-- start of Provided records --
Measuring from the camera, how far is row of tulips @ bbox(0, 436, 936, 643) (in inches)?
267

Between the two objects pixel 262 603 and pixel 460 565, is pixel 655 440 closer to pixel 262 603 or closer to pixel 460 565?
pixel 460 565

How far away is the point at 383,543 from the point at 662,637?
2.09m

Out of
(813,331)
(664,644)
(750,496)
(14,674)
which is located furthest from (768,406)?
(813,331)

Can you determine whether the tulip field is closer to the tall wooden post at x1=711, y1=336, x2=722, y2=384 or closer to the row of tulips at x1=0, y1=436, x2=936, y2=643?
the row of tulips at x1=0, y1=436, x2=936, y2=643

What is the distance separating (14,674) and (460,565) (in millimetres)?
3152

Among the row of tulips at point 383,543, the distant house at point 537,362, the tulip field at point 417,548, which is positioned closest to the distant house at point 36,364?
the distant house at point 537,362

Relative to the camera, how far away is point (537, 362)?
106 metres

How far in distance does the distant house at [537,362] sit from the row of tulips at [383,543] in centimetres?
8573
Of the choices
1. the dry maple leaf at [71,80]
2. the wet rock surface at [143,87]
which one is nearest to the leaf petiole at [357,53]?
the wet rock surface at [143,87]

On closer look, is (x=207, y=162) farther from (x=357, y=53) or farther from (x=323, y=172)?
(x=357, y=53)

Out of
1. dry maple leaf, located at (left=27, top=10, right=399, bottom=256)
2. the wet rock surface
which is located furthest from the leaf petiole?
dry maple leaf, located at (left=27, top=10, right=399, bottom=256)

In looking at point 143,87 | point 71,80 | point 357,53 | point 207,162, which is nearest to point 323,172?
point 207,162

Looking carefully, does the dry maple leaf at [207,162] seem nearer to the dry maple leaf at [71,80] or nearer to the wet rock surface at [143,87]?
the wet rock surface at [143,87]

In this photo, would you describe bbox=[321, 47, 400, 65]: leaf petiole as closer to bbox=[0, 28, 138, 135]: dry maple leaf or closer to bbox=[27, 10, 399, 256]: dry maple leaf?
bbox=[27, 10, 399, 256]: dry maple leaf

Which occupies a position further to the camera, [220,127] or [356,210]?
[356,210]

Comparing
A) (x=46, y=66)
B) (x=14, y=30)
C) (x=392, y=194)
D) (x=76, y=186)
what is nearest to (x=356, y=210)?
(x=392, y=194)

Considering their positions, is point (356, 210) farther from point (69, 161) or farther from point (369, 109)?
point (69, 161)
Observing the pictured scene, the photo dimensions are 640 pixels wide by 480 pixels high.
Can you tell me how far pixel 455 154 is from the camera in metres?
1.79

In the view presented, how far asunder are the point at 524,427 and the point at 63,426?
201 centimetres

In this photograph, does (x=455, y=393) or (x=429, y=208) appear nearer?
-- end of Provided records --
Problem requirements:
Quote the listing word for word, starting at the line containing "In looking at" and continuing through the end of the listing.

Task answer:
In looking at point 143,87 | point 71,80 | point 357,53 | point 207,162, which is nearest to point 323,172?
point 207,162

Looking carefully, does the dry maple leaf at [207,162] seem nearer to the dry maple leaf at [71,80] or nearer to the wet rock surface at [143,87]?
the wet rock surface at [143,87]

In this photo, would you describe bbox=[321, 47, 400, 65]: leaf petiole as closer to bbox=[0, 28, 138, 135]: dry maple leaf or closer to bbox=[27, 10, 399, 256]: dry maple leaf?
bbox=[27, 10, 399, 256]: dry maple leaf

Which occupies a position further to the camera, [220,127] or [356,210]?
[356,210]

Comparing
A) (x=46, y=66)
B) (x=14, y=30)
C) (x=392, y=194)
D) (x=76, y=186)
what is nearest to (x=356, y=210)?
(x=392, y=194)

Considering their positions, is point (356, 210) farther from point (69, 161) or farther from point (369, 109)?
point (69, 161)
Observing the pictured scene, the photo dimensions are 640 pixels wide by 480 pixels high.
Can you tell me how far pixel 455 154 is from the camera in metres?
1.79

In the view presented, how far asunder are the point at 524,427 and the point at 63,426?
201 centimetres

In this photograph, does (x=455, y=393) or (x=429, y=208) appear nearer?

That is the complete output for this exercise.